BAGHDAD, Iraq – Iraq's Central Bank (search) introduced the country's new currency on Saturday, eliminating Saddam Hussein from yet another aspect of life.
Months after his fall, Saddam is still a pervasive presence in Iraq, if only because his picture is on every banknote. Not so with the new Iraqi dinars, which will go into circulation Oct. 15.
The new notes will be converted at a rate of one to one and Iraqis will have three months to unload their old cash. The bills are printed in rich purple and green hues, and feature animals, ornate Arabic script and historic monuments.
"The new currency is one currency for the entire country," said Deputy Bank Governor Ahmed Jaburi (search) during a ceremony showcasing the new bills.
The banknotes come in six denominations — 50, 250, 1,000, 5,000, 10,000 and 25,000. They look similar to the Iraqi national currency used before 1990, popularly known as the "Swiss dinar," which is still used in northern Kurdish-controlled Iraq. That currency will also be replaced.
The dinar plummeted to about 4,000 for a dollar during the war but has rebounded in the past six months to about 2,000 per dollar, close to its prewar level.
The new bills were printed in England and designed with anti-counterfeiting features. Standing before giant versions of the new notes, Jaburi pointed to the color-changing images, watermarks, embedded security thread, and raised letters meant to discourage counterfeiters.
Earlier this week, the Pentagon said that U.S. agents assisted by Iraqi police had broken up a counterfeiting operation and seized 100 billion in fake dinars. With fluctuating exchange rates recently, that would amount to anywhere from $30 million to $70 million.
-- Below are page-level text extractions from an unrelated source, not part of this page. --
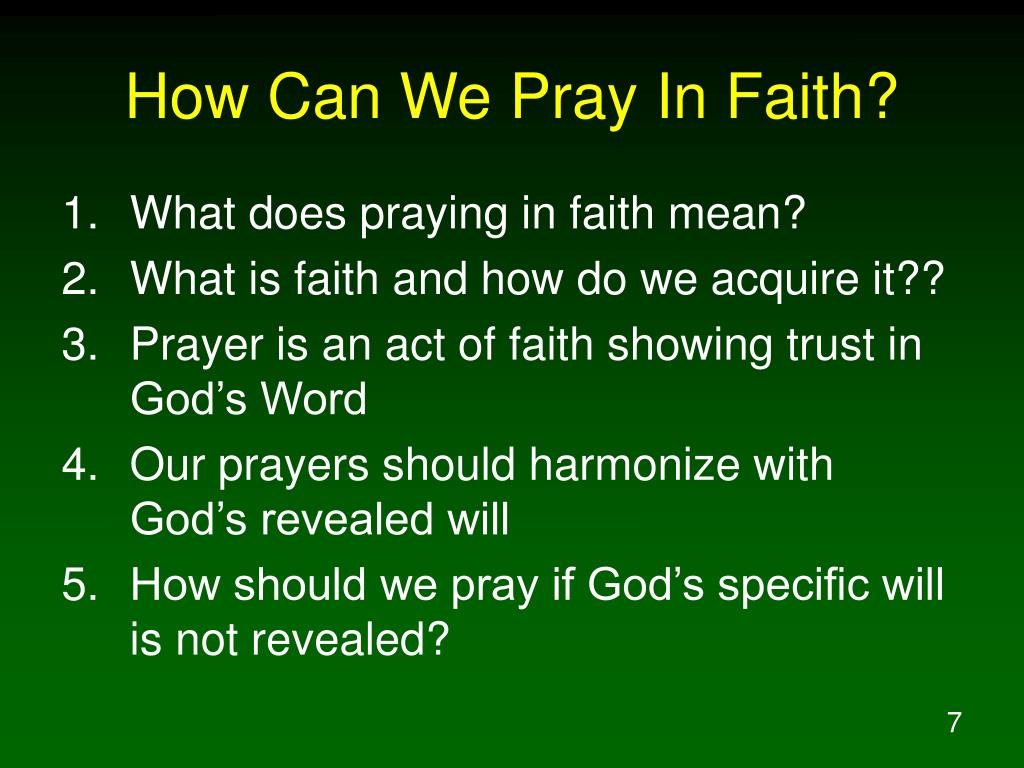 How Can We Pray In Faith?

1. What does praying in faith mean?
2. What is faith and how do we acquire it??
3. Prayer is an act of faith showing trust in God’s Word
4. Our prayers should harmonize with God’s revealed will
5. How should we pray if God’s specific will is not revealed?

7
Some Iraqis expressed doubts the new currency will help shore up the devastated economy.
Surrounding al-Firdos Square (search), where a towering Saddam statue once stood, dozens of money changers have set up with black plastic bags and cardboard boxes full of Iraqi dinars.
Thumbing through a well-worn stack of bills, Sulaiman Abdul-Jaber, 43, said he doesn't anticipate any major positive changes.
"We are living in a bad situation that's getting worse. Our economy has collapsed. The market is not stable. I expect that when the new currency is issued, the rate of the dollar will rise," he said.
Others say a new currency will make little difference. In cash-hungry Baghdad, dollars, once illegal tender, are now the currency of choice.
Laith Dinkha, 35, whose family owns several electronics stores in Baghdad, said he typically quotes prices for his appliances — air conditioners, refrigerators, microwaves — in dollars only.
"We are dealing with bigger items in dollars, not dinars," he said. "That will not change."
Still, others say a new national currency is needed.
"All people welcome something new," said teacher Bashar Mohammed, 24. "This represents a new start."
A severe shortage of Iraqi dinars led U.S. administrators in June to order the printing of millions of new dinar notes, even though they bore Saddam's likeness. The coalition continues to print millions of the old bills each day.